Matching HS Codes in 2024: Traversing the Customs Space

HS (Harmonised System) Codes help classify customs authorities and businesses around the world to ensure appropriate import/export control. This system recursively classifies a product into finer granularity of categories.

Figure 1: A simple exercise of coding a RAM module.

Could we do this differently with the linguistic tools like LLMs in 2024? This blog examines different approaches towards classification.

Methodology of Classification

Assigning a HS Code is done hierarchically.

Starting off from Chapters, to Sections to further granularities. If we consider this as a search problem, the search domain keeps shrinking as we continue the “process of selection”. i.e., as soon as we classify a product to be an electrical component, we don’t need to keep Wines in the search space.

A graph could be a great solution to this problem!

Resources at our Disposal

We are focusing on classifying according to the definitions set by Singapore Customs.

Constructing a Graph

STCCED, as the name suggests, contains the hierarchical classification of traded goods. It is a PDF file, and the text is divided into Sections, Chapters and “Subchapters”.

Step 1: ⬇️ Download the STCCED 2022 PDF, use PyPDF2 to extract the text content.

Step 1: Raw text content of STCCED

Step 2: ✂️ Split the text content recursively, into Sections, Chapters and “Subchapters”.

Step 2: The recursively split STCCED!

Step 3: Convert all the subchapters into GraphViz dot files. (Compact representation of parent-child relationships). I used gpt-4 to read the sections and construct these subgraphs.
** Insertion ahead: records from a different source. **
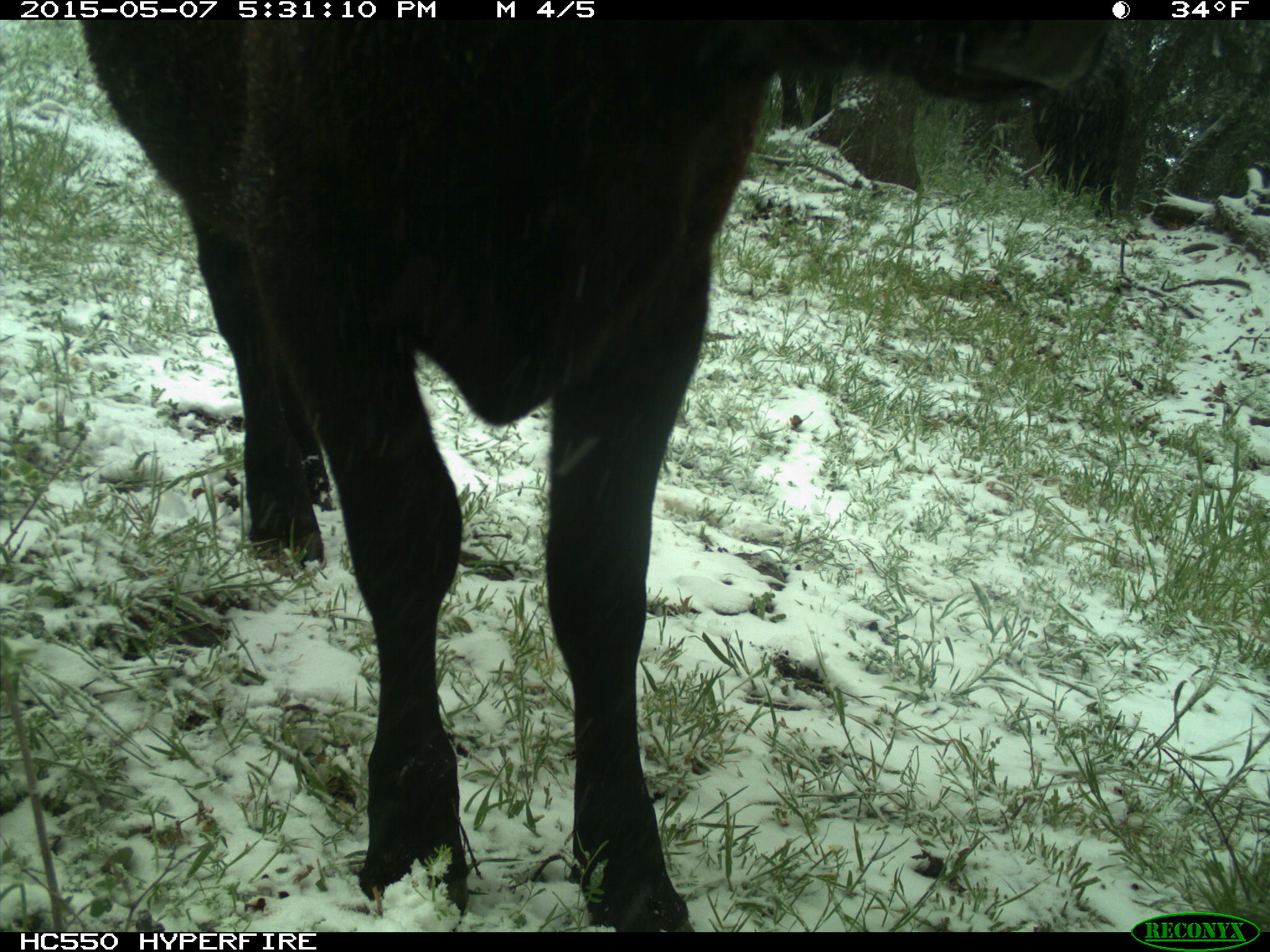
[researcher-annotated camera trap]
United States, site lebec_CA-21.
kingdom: Animalia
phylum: Chordata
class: Mammalia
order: Artiodactyla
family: Bovidae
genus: Bos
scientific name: Bos taurus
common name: domestic cow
Super-interesting prompt that converted chapter text into GraphViz

Step 4: Merge the subgraphs hierarchically. The result, is a Graph of 13K+ Nodes, neatly organised!

Zooming into the STCCED 2022 Graph!

For each granularity level (Section, Chapter, Subchapter, Dash and Double Dash), I sent requests to gpt-4 directly with a list of the child nodes. Perhaps this illustration will be of assistance!

Illustration of traversing root -> Section -> Chapter…

Thus, progressive granularity would shrink the total search space down.

Giving it some LLM and Streamlit

For the first build, I used openai directly and got streamlit to create the user-interface.

Try it now on Streamlit:

Demo: 🌏 https://harmony-ai.streamlit.app/
GitHub: 🔗 https://github.com/aniruddha-adhikary/harmony

Limitations and Future Work

  1. The current implementation does not go backwards to course-correct. Thus it continues on with a bad classification in a higher granularity.

  2. More tokens may be saved by combining vector search along-side graphs for nodes with larger number of children.